Existentielle Dysphorie

Wenn Sie im falschen zugewiesenen Geschlecht aufwachsen, werden Sie viele Dinge verpassen, die Sie eigentlich erlebt hätten, wenn man es nur früher gewusst hätte. Übernachtungen, Campingausflüge, Pfadfinder oder Pfadfinderinnen, Einkaufstouren, Cheerleadern oder Sport. Erlebnisse, vor allem Gemeinschaftliche Erlebnisse, können sehr unterschiedliche Gefühle auslösen, je nachdem, wie Sie sie ausleben können. Zum Beispiel zum Abschlussball gehen, religiöse Zeremonien (z. B. eine Bat-Mizwa anstelle einer Bar-Mizwa) und sogar nur das Dating bzw. die Suche nach einem Freund oder Freundin. Diese Dysphorie kann auch biologischen Ursprungs sein, z.B. die Trauer darüber, dass Sie Ihre Kinder nicht zur Welt bringen oder stillen können.

Diese verpassten Gelegenheiten können sich als Gefühle von Verlust und Verletzung manifestieren. Darüber hinaus sind oft die Erinnerungen an Erlebnisse, die Sie in der falschen Geschlechtsrolle durchlebten, ein bitterer Punkt, genauso wie Erlebnisse, zu welchen Sie eigentlich gar keinen Zugang hätten haben sollen, da diese möglicherweise unangenehme Erinnerungen wecken können (z.B. im Jungs bzw. Mädchen Zimmer im Schullandheim schlafen zu müssen). Stellen Sie sich vor, Sie müssen bei Ihrer Hochzeit der Bräutigam sein, wenn Sie wissen, dass Sie eigentlich die Braut sein sollten. Sie Träumen während Ihrer Jugend von Ihrer perfekten Hochzeit nur um das Ganze dann in der falschen Rolle zu spielen.

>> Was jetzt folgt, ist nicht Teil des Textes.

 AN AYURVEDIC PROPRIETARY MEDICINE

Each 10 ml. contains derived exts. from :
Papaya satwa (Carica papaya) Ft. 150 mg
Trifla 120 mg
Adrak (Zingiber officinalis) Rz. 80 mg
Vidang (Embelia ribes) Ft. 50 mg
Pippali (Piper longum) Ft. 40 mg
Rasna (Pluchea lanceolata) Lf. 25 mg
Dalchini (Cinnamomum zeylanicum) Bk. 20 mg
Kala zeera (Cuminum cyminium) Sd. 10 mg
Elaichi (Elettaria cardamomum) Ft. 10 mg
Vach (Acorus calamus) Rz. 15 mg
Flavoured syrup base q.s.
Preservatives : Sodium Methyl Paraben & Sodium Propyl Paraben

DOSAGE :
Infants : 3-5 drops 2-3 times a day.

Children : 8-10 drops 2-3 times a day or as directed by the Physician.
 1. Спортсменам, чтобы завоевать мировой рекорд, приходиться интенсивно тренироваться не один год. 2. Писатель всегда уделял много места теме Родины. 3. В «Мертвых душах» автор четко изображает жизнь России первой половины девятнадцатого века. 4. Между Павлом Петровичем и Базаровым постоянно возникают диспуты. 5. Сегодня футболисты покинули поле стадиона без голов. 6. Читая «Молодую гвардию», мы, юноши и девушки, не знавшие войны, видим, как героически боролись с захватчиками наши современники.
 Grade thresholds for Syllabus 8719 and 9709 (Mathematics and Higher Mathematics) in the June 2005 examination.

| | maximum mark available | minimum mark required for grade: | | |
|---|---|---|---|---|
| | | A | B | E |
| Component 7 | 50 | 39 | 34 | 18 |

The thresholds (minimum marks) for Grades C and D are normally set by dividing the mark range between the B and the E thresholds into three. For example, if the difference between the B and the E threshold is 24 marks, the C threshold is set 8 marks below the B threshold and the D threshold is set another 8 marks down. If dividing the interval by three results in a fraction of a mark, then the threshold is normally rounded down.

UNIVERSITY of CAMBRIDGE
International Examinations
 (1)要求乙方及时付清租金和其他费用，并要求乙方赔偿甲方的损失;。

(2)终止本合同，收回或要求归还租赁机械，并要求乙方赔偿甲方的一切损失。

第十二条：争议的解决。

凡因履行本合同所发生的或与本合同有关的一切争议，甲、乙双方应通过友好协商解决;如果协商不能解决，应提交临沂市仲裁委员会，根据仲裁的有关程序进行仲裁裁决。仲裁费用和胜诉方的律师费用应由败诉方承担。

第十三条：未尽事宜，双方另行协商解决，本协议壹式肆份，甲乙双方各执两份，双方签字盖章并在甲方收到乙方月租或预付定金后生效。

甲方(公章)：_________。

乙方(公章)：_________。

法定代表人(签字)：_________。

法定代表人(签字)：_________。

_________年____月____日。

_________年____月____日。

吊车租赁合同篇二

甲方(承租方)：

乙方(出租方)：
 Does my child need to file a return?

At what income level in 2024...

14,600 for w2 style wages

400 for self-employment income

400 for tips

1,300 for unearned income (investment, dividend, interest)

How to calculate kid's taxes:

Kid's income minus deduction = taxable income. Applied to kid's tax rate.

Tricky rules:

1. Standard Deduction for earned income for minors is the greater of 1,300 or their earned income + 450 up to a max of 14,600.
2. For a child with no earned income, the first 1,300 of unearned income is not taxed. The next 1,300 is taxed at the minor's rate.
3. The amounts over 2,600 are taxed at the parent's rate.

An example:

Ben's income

Nicht selten trifft es Trans-Personen mit der ganzen Wucht der existenziellen Dysphorie, weil Sie Ihrer verlorenen Jugend nachtrauern. All die Dates, die Spinnereien im Teenageralter, die Partys, der erste Sex… während Ihr Körper jung war und Sie keine Verantwortung hatten. Es ist Zeit, die niemals zurückgewonnen werden kann.

Oft wird versucht einige dieser verlorenen Ereignisse wiederzuerlangen. Es werden queere Abschlussbälle veranstaltet, Übernachtungen organisiert oder daran teilgenommen, die Ehegelübde mit Ihren Ehepartnern wiederholt oder Übergangsrieten zur Pubertät veranstaltet (beispielsweise indem eine Mutterfigur ihnen hilft, ihren ersten BH zu kaufen, oder Eine Vaterfigur ihnen das Rasieren beibringt). Letztendlich ist existenzielle Dysphorie jedoch etwas, das niemals gelindert werden kann. Sie können neue Erfahrungen machen, um die verlorenen zu ersetzen, aber Sie können die Uhr niemals zurückdrehen.

Dies ist einer von vielen Gründen, warum es so wichtig ist, Jugendliche, welche auch nur möglicherweise Trans sind zu unterstützen. Lieber ein Gang zum Psychologen (oder Therapeuten) zu viel als das von vornherein auszuschließen. Denn: Jungs wollen Jungensachen machen, Mädchen wollen Mädchensachen machen, und nicht-binäre Kinder wollen das tun, was sich für sie richtig anfühlt; und wenn sie es verpassen, werden sie das nicht vergessen.